Par Bijou Ndjodji

Le ballet des plaidoyers enregistrés vendredi dernier à la cour constitutionnelle, en faveur des candidats président de la république recalés par la centrale électorale, appartient désormais au passé. L’heure est à présent, à l’attente de la décision de la haute cour, dont les arrêts, sur pied de l’article 168 de la constitution, sont irrévocables, inattaquable et immédiatement exécutoires. C’est sur base de cette décision que la Ceni devra, conformément à son chronogramme électoral, publier le 19 septembre prochain, les listes définitives des candidats à la présidentielle et aux législatives nationales de 2018. Pour l’instant, il est difficile de présager l’issue des conclusions de la haute instance du pays ; à moins, en tout cas, d’être doté du don d’ubiquité.

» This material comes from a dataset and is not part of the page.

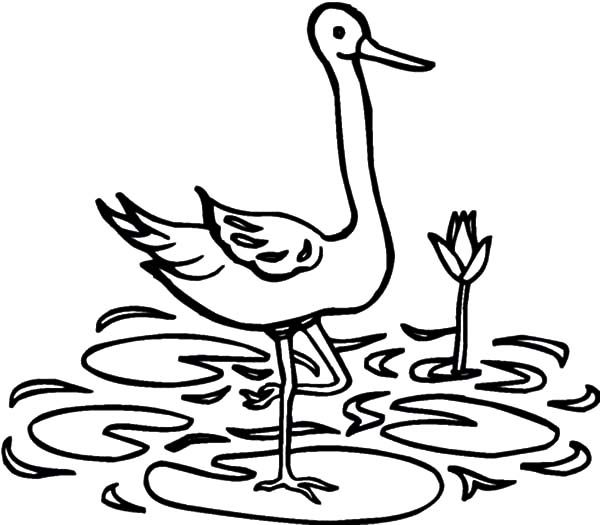 Crane In Water Coloring Page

Pour autant, compte tenu des réquisitoires des officiers du ministère public, certains observateurs avisés tentent ce pari fou de démiurge, en supputant sur le sort réservé à certains candidats requérants. Car, soutiennent-ils, en Rdc, il est rare que les magistrats de siège aillent en l’encontre des magistrats débout. En d’autres termes, il est difficile, dans le cas d’espèce, que les juges constitutionnels contredisent, dans leur décision, les réquisitoires des officiers du ministère public.

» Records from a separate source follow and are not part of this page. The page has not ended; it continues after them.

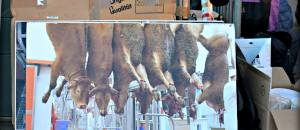 Un industriel de la viande révèle pourquoi les abattoirs ne sont pas filmés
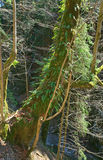 Wood-goblin Stock Photos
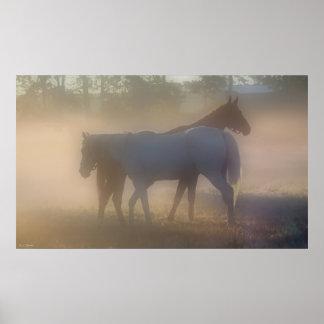 Caballos en niebla de la mañana póster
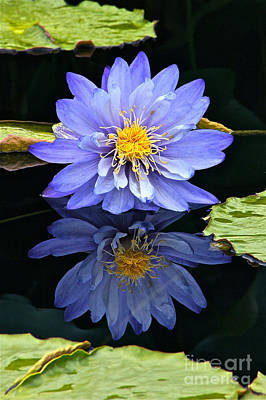 Photograph - Waterlily And Reflection by Byron Varvarigos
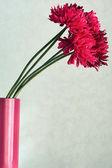 Beautiful flowers in a crimson ceramic  vase — Stok fotoğraf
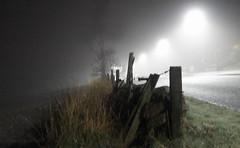 Misty nights! (Elisafox22) Tags: elisafox22 sony rx10m3 fencedfriday fencefriday hff night mist misty wooden gate fence old broken grasses road streetlights aberdeenshire outdoors scotland elisaliddell©2019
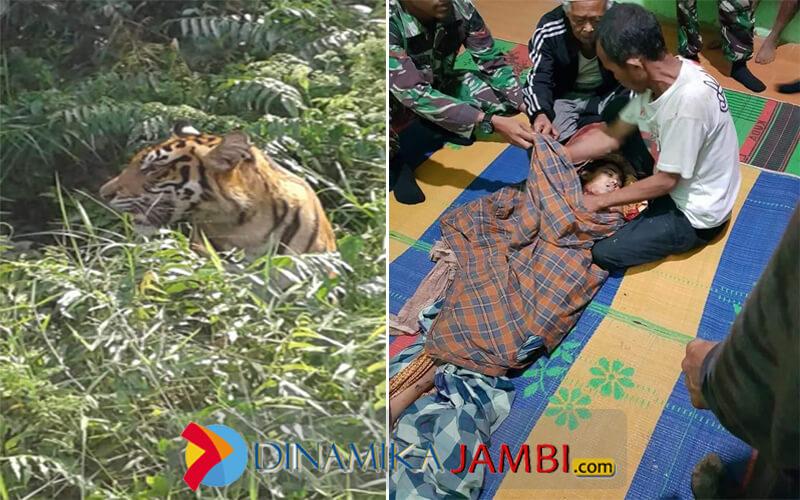 Warga Tewas di Serang Harimau Muara Enim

Tenez : pour Adophe Muzito, l’officier du ministère public a demandé à la haute cour de déclarer sa requête recevable mais non fondée. Il en est de même pour Jean Pierre Bemba. Quant à Samy Badibanga et Marie José Ifoku, l’officier du ministère public a sollicité que leurs requêtes soient déclarées recevables et fondées. Tandis que pour le candidat Jean Paul Moka, c’est irrecevabilité et non fondement de la requête qui est demandée par l’officier du ministère public à la haute cour.

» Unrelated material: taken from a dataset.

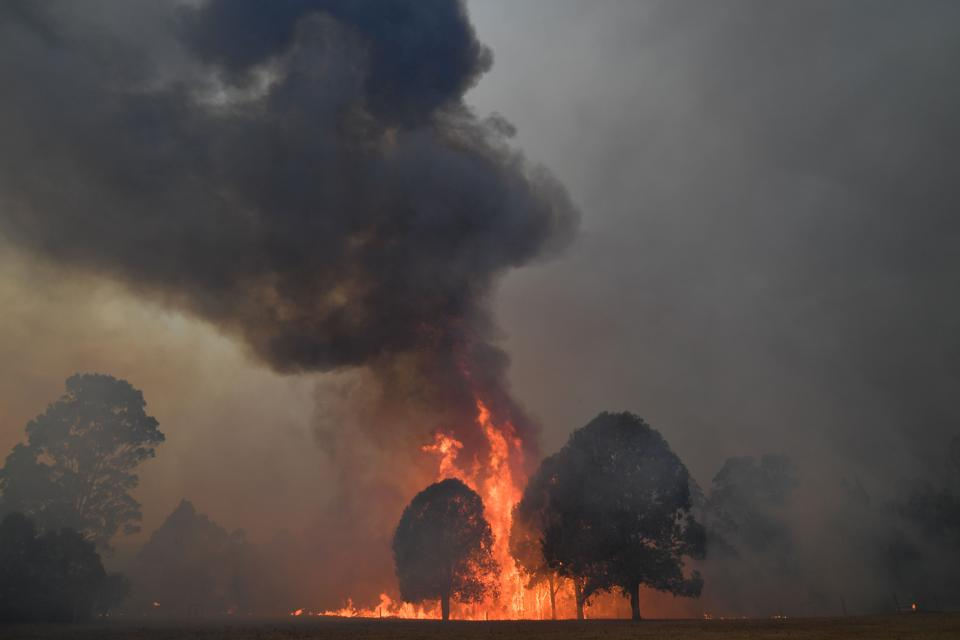 AUSTRALIAN BUSH FIRES Belch red flames and black smoke into sky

Alors question : compte tenu de tous les réquisitoires ci-haut rappelés, les juges constitutionnels pourraient-ils dire droit, en allant à l’encontre desdits réquisitoires ? Toutefois, loin de verser dans des supputations, il sied d’attendre la décision de la haute cour, du reste, très attendue par l’opinion tant nationale qu’internationale, car, en tout cas, l’issue n’est pas loin d’être connue.